I am aware that there is strong interest in the way that the Environment Bill relates to the protection of the historic environment. I want to make sure that the heritage agenda and the close interplay between the natural environment and the historic environment are appropriately reflected in that Bill. To that end, I have spoken to the Secretary of State for Environment, Food and Rural Affairs about the matter, and I will be writing to him very shortly.
I am pleased to hear that response from the Minister, because the historic and natural environment often enhance and rely on each other. In my patch, we have the lesser horseshoe bats in Arnos Vale cemetery, the Iron Age hill fort in Leigh woods, and the work being done by the Heritage Lottery Fund in Avalon marshes. The manmade structures—the built environment—enhance and, in some ways, protect the wildlife there. Will he keep us updated on the progress of those discussions?
The hon. Lady is absolutely right: these things are very closely interrelated. The Bill is specifically a natural environment Bill, but the historic environment is very closely interplayed with that. I have written to the Secretary of State for Environment, Food and Rural Affairs about that. I can confirm what she says about the connection. Of course it applied recently to the inscription of the world heritage site in the Lake District.
Does my hon. Friend agree that we must do all we can to protect our great historic environment? I also wish to praise the National Trust for all the work that it does in this field, particularly in Bexleyheath where we have the Red House, a National Trust property.
Very much so. The fact of the matter is that our historic environment is important to us all. It is also a world asset—something that draws millions of people to this country. It is important to respect the environment in all its forms, and the natural environment is supported and enriched by the historic environment.
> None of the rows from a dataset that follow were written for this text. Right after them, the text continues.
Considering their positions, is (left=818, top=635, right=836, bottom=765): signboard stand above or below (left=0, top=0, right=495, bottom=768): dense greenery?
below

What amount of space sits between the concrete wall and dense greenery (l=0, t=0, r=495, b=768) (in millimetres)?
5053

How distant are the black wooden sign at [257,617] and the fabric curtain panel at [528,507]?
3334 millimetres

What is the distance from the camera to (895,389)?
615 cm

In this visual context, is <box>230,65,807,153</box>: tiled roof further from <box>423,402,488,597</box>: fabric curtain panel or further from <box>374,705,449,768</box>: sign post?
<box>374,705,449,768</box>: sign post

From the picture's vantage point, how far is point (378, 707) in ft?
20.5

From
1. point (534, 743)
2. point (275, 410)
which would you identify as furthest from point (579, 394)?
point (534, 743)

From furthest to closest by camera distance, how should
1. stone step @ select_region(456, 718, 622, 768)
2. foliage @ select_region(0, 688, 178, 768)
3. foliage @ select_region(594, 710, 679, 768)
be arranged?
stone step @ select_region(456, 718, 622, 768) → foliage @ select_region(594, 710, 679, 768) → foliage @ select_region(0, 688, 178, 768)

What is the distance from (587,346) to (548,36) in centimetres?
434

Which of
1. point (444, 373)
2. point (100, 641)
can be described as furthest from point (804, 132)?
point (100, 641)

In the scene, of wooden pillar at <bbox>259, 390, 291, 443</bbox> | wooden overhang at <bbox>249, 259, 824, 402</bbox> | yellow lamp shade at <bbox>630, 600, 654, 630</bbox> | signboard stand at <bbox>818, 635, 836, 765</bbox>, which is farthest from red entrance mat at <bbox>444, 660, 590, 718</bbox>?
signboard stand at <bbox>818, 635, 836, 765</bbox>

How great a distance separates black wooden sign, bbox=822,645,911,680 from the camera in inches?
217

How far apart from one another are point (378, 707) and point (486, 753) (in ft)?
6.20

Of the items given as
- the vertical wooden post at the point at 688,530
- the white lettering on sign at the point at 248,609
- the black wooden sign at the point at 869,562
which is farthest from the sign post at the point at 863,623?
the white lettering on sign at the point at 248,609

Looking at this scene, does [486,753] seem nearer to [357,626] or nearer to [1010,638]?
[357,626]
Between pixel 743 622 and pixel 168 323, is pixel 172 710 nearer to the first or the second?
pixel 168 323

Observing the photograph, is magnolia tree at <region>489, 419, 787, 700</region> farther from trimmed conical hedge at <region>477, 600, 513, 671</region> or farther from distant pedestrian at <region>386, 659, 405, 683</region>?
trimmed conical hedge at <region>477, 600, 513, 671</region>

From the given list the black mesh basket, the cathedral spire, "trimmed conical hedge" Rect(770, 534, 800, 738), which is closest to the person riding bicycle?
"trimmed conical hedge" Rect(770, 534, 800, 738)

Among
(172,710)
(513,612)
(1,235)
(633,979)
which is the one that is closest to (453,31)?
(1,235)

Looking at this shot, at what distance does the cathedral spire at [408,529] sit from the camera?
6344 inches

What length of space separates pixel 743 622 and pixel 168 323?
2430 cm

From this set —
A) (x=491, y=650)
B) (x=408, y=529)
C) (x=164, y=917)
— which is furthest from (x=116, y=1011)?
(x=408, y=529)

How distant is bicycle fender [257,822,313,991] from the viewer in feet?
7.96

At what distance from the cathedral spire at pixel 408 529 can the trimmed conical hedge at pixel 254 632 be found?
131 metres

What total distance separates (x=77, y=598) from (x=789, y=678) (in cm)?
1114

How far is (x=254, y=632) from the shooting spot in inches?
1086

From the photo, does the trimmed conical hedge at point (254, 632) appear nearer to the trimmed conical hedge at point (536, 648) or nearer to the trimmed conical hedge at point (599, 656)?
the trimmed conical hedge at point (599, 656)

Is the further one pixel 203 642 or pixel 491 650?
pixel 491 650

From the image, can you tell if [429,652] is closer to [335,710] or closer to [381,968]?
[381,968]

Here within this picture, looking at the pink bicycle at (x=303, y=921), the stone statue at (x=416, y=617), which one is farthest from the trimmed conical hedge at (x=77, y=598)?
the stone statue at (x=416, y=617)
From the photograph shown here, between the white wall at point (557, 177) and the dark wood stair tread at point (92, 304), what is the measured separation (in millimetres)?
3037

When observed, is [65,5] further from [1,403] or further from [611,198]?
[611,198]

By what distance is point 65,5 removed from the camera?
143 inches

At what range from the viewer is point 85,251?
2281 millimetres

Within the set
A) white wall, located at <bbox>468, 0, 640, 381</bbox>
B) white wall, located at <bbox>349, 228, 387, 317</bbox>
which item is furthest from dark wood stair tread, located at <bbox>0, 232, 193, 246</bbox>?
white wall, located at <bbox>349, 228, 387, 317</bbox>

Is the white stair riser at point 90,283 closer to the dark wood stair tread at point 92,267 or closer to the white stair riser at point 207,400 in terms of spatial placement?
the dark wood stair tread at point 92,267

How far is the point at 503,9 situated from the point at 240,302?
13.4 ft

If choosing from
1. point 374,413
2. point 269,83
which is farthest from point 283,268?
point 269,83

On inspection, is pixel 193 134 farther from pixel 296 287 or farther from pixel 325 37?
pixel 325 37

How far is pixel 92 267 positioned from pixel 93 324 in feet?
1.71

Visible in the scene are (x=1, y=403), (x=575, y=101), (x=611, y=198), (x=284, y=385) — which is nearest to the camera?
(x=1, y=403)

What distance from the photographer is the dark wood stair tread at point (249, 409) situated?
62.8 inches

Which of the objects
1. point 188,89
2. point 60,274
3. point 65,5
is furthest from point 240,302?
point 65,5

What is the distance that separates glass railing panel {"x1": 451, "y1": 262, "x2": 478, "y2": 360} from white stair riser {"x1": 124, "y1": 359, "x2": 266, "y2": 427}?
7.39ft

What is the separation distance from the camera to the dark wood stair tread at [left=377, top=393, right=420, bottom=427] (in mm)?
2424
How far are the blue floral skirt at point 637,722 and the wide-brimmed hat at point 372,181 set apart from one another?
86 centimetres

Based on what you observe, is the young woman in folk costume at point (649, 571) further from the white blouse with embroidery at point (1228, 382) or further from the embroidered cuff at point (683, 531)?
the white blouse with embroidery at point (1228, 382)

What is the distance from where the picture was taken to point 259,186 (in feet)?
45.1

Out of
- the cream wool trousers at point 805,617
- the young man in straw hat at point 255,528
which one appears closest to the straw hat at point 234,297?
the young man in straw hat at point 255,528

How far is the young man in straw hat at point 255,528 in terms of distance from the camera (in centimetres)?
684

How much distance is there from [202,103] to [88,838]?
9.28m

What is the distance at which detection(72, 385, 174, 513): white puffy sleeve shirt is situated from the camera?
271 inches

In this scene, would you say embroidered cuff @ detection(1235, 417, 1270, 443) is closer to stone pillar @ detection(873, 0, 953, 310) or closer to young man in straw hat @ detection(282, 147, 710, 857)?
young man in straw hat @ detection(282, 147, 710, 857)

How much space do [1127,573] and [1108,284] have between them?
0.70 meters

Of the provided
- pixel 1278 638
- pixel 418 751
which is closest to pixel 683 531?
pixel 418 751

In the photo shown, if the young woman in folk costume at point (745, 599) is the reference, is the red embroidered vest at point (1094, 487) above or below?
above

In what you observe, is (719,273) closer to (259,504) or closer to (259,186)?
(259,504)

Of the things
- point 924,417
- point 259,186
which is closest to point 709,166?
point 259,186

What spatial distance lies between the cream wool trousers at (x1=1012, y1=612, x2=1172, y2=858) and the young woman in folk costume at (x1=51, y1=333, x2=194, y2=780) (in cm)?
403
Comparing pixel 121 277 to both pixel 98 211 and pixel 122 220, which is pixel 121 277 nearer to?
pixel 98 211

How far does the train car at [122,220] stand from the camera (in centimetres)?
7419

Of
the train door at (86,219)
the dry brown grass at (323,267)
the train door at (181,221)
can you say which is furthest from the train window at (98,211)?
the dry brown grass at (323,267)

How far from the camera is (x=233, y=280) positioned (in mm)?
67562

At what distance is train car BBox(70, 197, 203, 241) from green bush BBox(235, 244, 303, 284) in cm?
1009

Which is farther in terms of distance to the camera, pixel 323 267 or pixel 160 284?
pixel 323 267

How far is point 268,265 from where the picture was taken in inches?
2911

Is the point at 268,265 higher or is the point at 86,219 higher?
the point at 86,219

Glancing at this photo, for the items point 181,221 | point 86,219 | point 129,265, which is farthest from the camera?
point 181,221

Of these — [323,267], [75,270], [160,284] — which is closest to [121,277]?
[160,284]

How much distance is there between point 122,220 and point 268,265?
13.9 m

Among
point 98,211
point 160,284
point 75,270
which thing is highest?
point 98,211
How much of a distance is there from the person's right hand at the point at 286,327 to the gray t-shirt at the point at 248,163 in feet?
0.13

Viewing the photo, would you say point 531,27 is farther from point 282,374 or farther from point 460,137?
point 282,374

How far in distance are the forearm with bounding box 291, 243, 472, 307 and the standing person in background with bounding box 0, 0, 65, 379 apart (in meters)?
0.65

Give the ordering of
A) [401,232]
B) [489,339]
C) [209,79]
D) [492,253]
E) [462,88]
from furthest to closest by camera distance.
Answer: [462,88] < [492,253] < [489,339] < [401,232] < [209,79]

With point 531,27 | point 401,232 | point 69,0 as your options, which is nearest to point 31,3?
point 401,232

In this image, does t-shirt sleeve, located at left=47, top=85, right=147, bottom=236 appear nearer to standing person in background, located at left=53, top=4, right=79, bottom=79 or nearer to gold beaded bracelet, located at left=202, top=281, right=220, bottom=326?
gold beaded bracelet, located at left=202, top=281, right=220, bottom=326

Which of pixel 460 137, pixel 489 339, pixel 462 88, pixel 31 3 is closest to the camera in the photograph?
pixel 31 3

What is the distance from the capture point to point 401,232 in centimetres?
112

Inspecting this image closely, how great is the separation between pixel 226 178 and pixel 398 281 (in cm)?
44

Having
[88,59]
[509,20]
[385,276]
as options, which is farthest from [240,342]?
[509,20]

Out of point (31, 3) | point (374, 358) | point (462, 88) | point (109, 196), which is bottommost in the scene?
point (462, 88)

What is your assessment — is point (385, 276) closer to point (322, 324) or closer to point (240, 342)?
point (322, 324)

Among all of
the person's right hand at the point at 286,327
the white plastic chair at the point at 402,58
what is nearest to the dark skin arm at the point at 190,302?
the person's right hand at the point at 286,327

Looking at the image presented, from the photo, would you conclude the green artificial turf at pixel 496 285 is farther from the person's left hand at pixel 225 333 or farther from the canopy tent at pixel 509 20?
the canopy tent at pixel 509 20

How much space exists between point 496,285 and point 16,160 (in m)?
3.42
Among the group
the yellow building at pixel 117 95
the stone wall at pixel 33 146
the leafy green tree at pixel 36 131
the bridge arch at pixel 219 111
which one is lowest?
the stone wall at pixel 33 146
When the Minister corresponds with the Secretary of State for Environment, Food and Rural Affairs will he ensure that, prior to doing so, he makes contact with the heritage divisions in England and Scotland, Wales and Northern Ireland to ensure that the Environment Bill, which extends across the United Kingdom, reflects our needs?
I always want to ensure that all constituent parts of the United Kingdom are involved in these matters, as they of course are in fact as well as in law. I think that I have already written to the Secretary of State—the letter will be signed today—but we will certainly bear in mind what the hon. Gentleman says.